Open NathanSiemers opened 3 years ago
I tested removal of the import calls in init.py and one other file, and tracer loaded correctly, but haven't made a test run.
Hi Nathan,
Thanks for this! I'll be happy to accept a PR that updates this if you'd like to submit one.
All the best,
Mike
I've spent several days working on a pull request. I removed the Bio Alphabet dependencies and changed the creating of the Seq objects to remove dependencies on Bio Alphabet IUPAC. I have also have been editing the Dockerfile to update packages to bring everything to a modern version, and also to run the tests. I can send you what I have so far, but: There's an error in the 'tracer test'. It seems that there's still an obscure call to Bio Alphabet in the pickle dump/load that I find difficult to trace. Partially likely because I'm not a python hacker, I can't resolve this one. Some help from the group would be appreciated.

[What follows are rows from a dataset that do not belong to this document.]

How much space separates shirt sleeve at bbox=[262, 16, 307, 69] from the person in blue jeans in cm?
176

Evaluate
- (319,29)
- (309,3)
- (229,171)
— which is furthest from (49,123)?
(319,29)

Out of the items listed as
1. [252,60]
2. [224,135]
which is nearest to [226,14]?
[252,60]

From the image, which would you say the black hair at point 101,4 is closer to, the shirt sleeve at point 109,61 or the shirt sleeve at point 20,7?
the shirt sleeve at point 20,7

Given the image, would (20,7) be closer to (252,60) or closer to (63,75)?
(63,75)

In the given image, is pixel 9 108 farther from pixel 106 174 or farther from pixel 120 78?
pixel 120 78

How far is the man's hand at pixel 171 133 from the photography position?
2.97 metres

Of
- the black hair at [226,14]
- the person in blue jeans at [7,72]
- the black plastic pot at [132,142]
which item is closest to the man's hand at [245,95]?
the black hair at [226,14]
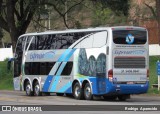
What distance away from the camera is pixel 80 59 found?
3078 cm

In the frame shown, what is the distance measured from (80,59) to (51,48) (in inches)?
114

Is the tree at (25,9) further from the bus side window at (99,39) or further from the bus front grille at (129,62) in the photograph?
the bus front grille at (129,62)

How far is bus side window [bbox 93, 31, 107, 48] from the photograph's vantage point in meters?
29.0

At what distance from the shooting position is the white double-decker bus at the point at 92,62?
28.9 metres

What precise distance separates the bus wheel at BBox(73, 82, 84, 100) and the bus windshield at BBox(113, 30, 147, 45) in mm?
3577

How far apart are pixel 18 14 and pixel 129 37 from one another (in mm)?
24033

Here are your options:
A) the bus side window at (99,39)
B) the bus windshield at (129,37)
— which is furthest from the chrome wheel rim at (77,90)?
the bus windshield at (129,37)

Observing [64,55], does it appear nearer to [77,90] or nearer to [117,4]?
[77,90]

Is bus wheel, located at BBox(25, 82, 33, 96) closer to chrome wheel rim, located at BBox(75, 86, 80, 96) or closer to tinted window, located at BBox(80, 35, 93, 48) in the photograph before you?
chrome wheel rim, located at BBox(75, 86, 80, 96)

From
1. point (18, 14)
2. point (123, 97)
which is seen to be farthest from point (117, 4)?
point (123, 97)

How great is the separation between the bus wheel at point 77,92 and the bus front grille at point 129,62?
2.80 metres

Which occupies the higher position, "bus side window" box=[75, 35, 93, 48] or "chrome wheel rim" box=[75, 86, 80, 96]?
"bus side window" box=[75, 35, 93, 48]

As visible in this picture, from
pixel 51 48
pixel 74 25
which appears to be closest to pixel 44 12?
pixel 74 25

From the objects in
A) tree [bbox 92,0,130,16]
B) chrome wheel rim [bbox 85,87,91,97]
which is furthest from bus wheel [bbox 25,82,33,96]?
tree [bbox 92,0,130,16]
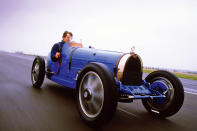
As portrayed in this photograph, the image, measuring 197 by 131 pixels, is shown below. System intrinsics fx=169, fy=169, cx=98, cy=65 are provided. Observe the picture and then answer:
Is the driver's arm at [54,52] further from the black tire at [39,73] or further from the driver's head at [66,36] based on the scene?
the black tire at [39,73]

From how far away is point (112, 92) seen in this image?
2.39m

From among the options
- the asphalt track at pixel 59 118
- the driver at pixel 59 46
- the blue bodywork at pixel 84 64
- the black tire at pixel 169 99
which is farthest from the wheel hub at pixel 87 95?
the driver at pixel 59 46

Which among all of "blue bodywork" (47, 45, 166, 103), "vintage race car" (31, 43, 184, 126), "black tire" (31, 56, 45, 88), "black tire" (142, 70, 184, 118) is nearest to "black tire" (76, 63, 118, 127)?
"vintage race car" (31, 43, 184, 126)

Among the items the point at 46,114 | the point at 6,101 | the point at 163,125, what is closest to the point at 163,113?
the point at 163,125

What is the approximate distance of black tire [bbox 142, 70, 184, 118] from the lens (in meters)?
3.22

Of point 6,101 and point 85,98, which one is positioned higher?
point 85,98

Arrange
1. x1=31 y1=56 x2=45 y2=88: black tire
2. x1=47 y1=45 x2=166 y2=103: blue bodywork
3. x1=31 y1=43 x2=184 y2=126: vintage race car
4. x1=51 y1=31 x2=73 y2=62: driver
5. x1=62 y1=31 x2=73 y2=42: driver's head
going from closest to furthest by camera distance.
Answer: x1=31 y1=43 x2=184 y2=126: vintage race car → x1=47 y1=45 x2=166 y2=103: blue bodywork → x1=51 y1=31 x2=73 y2=62: driver → x1=31 y1=56 x2=45 y2=88: black tire → x1=62 y1=31 x2=73 y2=42: driver's head

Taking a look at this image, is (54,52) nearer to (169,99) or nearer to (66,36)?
(66,36)

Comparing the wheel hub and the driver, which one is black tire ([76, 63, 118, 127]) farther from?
the driver

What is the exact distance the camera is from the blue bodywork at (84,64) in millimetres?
3210

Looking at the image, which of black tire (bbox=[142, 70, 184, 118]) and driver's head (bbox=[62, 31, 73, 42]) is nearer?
black tire (bbox=[142, 70, 184, 118])

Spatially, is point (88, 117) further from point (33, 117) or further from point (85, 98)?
point (33, 117)

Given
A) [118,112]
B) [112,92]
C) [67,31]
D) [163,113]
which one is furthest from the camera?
[67,31]

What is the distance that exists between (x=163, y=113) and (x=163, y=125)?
0.38 m
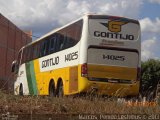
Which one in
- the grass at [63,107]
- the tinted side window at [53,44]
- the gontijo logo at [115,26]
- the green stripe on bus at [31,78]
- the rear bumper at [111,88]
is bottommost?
the grass at [63,107]

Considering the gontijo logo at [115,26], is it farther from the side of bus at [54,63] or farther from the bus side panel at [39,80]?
the bus side panel at [39,80]

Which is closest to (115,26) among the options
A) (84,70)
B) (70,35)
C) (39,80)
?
(70,35)

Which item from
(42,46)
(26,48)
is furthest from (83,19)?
(26,48)

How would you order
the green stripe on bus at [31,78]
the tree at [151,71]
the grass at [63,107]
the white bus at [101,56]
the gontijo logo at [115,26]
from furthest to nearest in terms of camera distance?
the tree at [151,71], the green stripe on bus at [31,78], the gontijo logo at [115,26], the white bus at [101,56], the grass at [63,107]

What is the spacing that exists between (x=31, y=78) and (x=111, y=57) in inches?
330

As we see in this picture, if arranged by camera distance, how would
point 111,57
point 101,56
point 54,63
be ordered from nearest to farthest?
point 101,56 < point 111,57 < point 54,63

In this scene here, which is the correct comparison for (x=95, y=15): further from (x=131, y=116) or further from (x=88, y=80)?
(x=131, y=116)

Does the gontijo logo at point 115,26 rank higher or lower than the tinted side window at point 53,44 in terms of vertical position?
higher

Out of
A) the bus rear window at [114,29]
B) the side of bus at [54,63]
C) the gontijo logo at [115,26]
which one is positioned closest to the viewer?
the bus rear window at [114,29]

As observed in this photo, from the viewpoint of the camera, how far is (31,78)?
2538cm

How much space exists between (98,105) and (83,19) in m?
8.60

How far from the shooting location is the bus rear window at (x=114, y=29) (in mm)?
18000

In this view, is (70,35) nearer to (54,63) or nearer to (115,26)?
(115,26)

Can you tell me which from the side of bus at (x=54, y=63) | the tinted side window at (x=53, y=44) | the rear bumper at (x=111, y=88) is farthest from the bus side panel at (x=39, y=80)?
the rear bumper at (x=111, y=88)
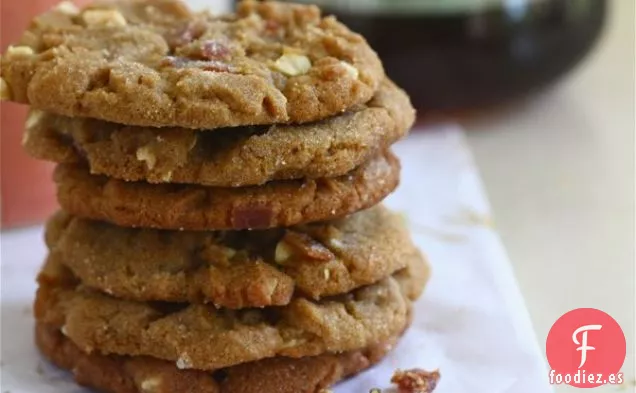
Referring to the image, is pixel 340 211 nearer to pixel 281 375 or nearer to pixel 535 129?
pixel 281 375

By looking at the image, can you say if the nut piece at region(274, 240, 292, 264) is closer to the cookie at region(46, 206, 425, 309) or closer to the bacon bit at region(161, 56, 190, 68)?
the cookie at region(46, 206, 425, 309)

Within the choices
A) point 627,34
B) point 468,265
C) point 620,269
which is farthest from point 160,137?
point 627,34

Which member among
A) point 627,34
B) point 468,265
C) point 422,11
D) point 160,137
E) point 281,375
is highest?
point 627,34

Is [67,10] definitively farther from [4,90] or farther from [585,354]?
[585,354]

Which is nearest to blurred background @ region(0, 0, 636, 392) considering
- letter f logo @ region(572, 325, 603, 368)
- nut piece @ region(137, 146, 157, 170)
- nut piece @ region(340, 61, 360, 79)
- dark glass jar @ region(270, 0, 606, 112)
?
dark glass jar @ region(270, 0, 606, 112)

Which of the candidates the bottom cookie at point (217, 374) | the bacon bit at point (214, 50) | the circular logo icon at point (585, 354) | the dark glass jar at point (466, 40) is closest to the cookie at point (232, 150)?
the bacon bit at point (214, 50)

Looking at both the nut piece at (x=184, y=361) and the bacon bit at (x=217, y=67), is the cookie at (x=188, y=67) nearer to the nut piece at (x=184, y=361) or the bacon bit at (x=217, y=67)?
the bacon bit at (x=217, y=67)
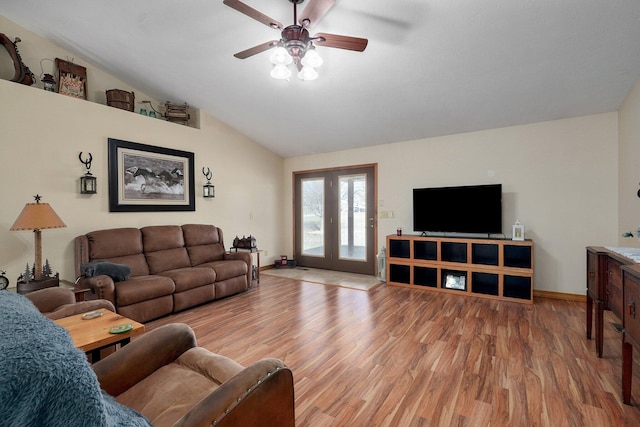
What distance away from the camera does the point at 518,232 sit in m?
3.77

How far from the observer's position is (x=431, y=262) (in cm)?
427

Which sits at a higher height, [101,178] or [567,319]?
[101,178]

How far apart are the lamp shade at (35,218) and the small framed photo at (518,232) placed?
17.1 feet

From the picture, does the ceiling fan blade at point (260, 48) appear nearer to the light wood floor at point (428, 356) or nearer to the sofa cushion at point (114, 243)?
the light wood floor at point (428, 356)

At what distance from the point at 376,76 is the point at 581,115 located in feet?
8.74

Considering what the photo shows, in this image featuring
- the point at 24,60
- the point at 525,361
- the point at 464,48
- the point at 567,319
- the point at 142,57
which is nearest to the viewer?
the point at 525,361

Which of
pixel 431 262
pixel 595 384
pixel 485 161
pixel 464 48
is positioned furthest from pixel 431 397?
pixel 485 161

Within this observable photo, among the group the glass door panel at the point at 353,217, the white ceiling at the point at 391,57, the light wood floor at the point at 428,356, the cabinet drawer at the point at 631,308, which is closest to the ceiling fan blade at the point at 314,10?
the white ceiling at the point at 391,57

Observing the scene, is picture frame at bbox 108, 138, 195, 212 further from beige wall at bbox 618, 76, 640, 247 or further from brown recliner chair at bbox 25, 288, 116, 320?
beige wall at bbox 618, 76, 640, 247

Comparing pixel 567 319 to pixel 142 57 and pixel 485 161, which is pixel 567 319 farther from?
pixel 142 57

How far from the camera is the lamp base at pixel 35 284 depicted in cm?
264

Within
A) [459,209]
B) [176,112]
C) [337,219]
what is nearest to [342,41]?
[459,209]

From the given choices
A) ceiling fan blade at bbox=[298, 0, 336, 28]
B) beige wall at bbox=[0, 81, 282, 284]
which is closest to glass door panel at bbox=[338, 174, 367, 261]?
beige wall at bbox=[0, 81, 282, 284]

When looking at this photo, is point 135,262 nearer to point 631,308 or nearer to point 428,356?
point 428,356
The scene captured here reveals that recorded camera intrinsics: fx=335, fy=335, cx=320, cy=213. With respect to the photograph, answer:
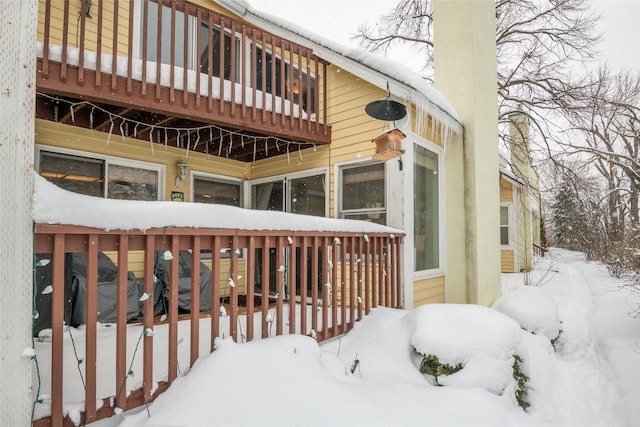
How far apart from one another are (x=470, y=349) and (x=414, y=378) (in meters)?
0.54

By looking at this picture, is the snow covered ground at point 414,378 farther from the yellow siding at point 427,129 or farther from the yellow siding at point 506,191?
the yellow siding at point 506,191

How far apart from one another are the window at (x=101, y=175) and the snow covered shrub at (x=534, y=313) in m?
5.42

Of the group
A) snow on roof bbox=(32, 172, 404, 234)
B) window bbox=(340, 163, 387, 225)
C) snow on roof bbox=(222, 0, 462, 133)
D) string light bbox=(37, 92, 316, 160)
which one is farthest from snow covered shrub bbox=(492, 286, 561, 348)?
string light bbox=(37, 92, 316, 160)

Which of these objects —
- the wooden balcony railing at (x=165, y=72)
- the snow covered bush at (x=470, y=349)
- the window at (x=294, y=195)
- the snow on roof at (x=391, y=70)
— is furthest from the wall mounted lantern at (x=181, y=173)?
the snow covered bush at (x=470, y=349)

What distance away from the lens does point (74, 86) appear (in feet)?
9.57

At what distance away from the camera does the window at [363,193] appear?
15.1 feet

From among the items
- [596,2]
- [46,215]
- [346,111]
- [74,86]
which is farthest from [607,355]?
[596,2]

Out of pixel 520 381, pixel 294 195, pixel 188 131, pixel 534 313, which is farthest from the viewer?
pixel 294 195

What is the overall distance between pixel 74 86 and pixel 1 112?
174cm

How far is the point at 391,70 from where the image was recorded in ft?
12.9

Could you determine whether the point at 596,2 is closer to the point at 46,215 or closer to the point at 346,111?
the point at 346,111

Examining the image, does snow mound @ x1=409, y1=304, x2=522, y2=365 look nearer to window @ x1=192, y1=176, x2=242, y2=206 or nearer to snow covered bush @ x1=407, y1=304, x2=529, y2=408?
snow covered bush @ x1=407, y1=304, x2=529, y2=408

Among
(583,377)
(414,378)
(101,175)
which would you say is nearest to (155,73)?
(101,175)

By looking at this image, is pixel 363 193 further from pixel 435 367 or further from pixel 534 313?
pixel 534 313
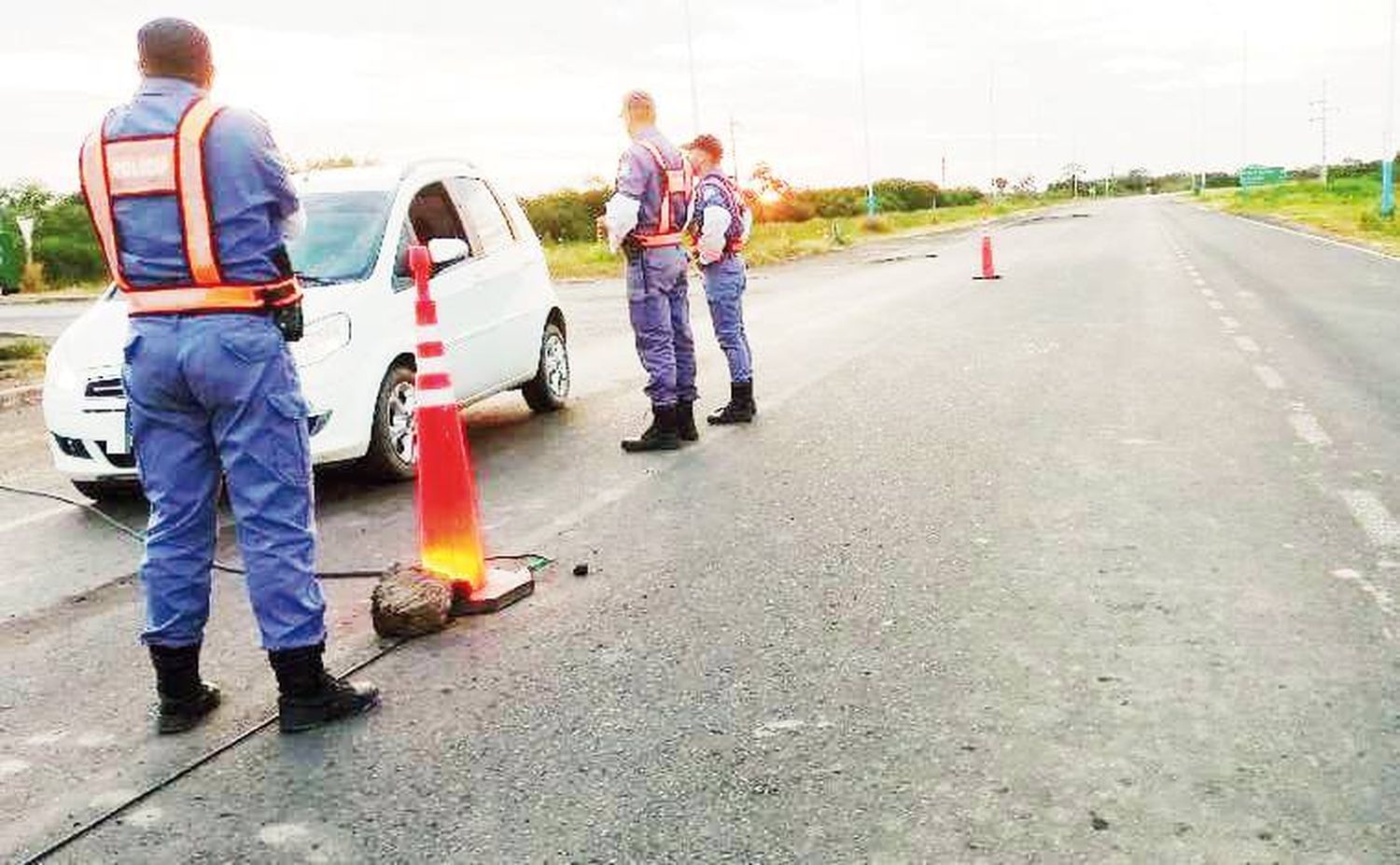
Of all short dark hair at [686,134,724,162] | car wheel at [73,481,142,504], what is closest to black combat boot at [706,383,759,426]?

(fragment of tracer test below, I can't find a remaining reference to Bio Alphabet anywhere in the code base.)
[build] loading fasta file /tracer/test_data/results/cell1/expression_quantification/kallisto_index/cell1_transcriptome.fa [build] k-mer length: 31 [build] warning: clipped off poly-A tail (longer than 10) from 654 target sequences [build] warning: replaced 3 non-ACGUT characters in the input sequence with pseudorandom nucleotides [build] counting k-mers ... done. [build] building target de Bruijn graph ... done [build] creating equivalence classes ... done [build] target de Bruijn graph has 781463 contigs and contains 113560426 k-mers
[quant] fragment length distribution will be estimated from the data [index] k-mer length: 31 [index] number of targets: 131,104 [index] number of k-mers: 113,560,426 [index] number of equivalence classes: 460,618 [quant] running in paired-end mode [quant] will process pair 1: /tracer/test_data/cell1_1.fastq /tracer/test_data/cell1_2.fastq [quant] finding pseudoalignments for the reads ... done [quant] processed 1,135 reads, 1,042 reads pseudoaligned [quant] estimated average fragment length: 106.333 [ em] quantifying the abundances ... done [ em] the Expectation-Maximization algorithm ran for 52 rounds
Traceback (most recent call last):
File "/usr/local/bin/tracer", line 11, in molecule_type
as an annotation on a SeqRecord for your script to work correctly. Please see https://biopython.org/wiki/Alphabet for more information."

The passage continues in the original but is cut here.